- Goldman Sachs projects the core PCE index rose 0.2% in May, up from 0.1% in April.
- Year-over-year core PCE is expected to climb to 2.6%, despite cooler CPI data.
- Markets await Thursday’s producer price report for further clarity on inflation trends.
Sticky Inflation Persists
Goldman Sachs economists predict the Federal Reserve’s preferred inflation measure, the core Personal Consumption Expenditures (PCE) index, likely increased 0.2% in May—a slight uptick from April’s 0.1% rise. This would push the annual rate to 2.6%, reinforcing concerns that inflation remains stubbornly above the Fed’s 2% target. The forecast comes despite recent consumer price data showing milder-than-expected increases, suggesting underlying price pressures may be more persistent than headline figures indicate.
Market Implications
The projection, if confirmed by the official PCE release later this month, could complicate the Fed’s path to rate cuts. Traders have already dialed back expectations for monetary easing this year, with swaps pricing in just one full cut by December. "The Fed is looking for sustained progress, and this suggests we’re not quite there yet," said one fixed-income strategist familiar with Goldman’s research.
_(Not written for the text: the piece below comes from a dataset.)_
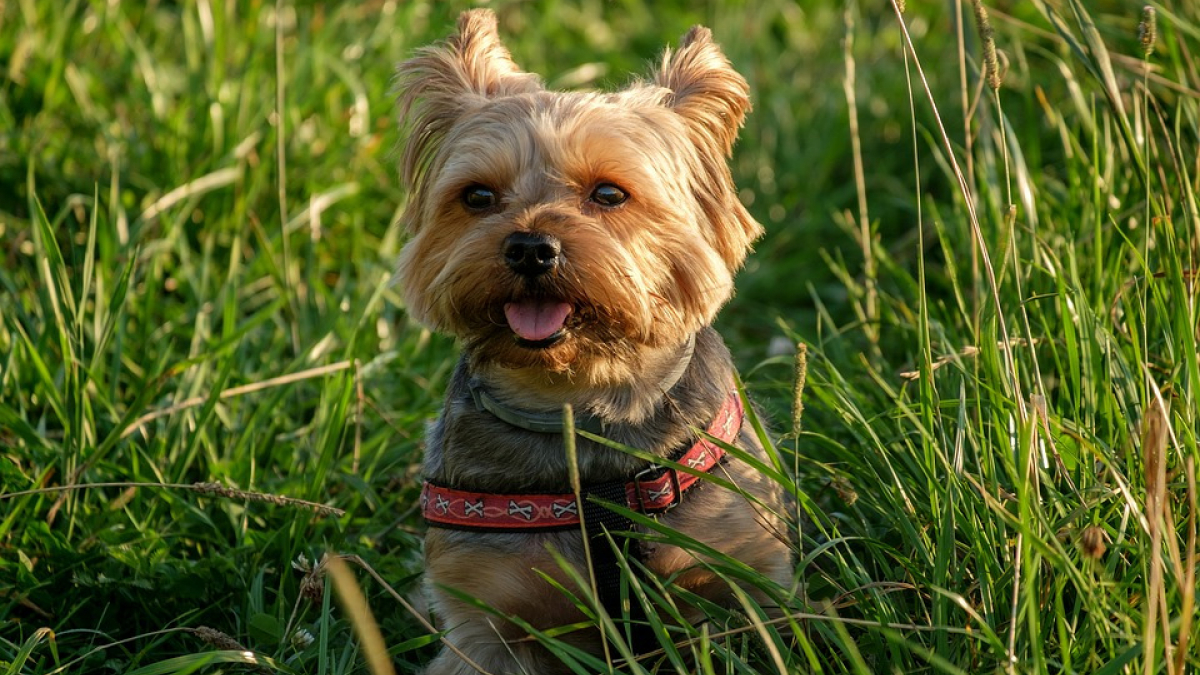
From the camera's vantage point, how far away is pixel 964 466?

Bond yields edged higher following the report, while equity futures dipped slightly.
Data Dependencies Ahead
Thursday’s producer price index (PPI) report will be scrutinized for confirmation of the trend. A hotter-than-expected reading could further cement expectations of delayed rate cuts, whereas a softer print might ease concerns. Fed officials, including Chair Powell, have emphasized the need for "greater confidence" that inflation is moving sustainably toward target before adjusting policy.
Goldman’s analysis notes that services inflation—a key focus for the Fed—remains elevated, particularly in housing and healthcare. The firm’s economists maintain their view that the first cut will likely come in September, but caution that "risks are tilted toward later action if core PCE fails to decelerate."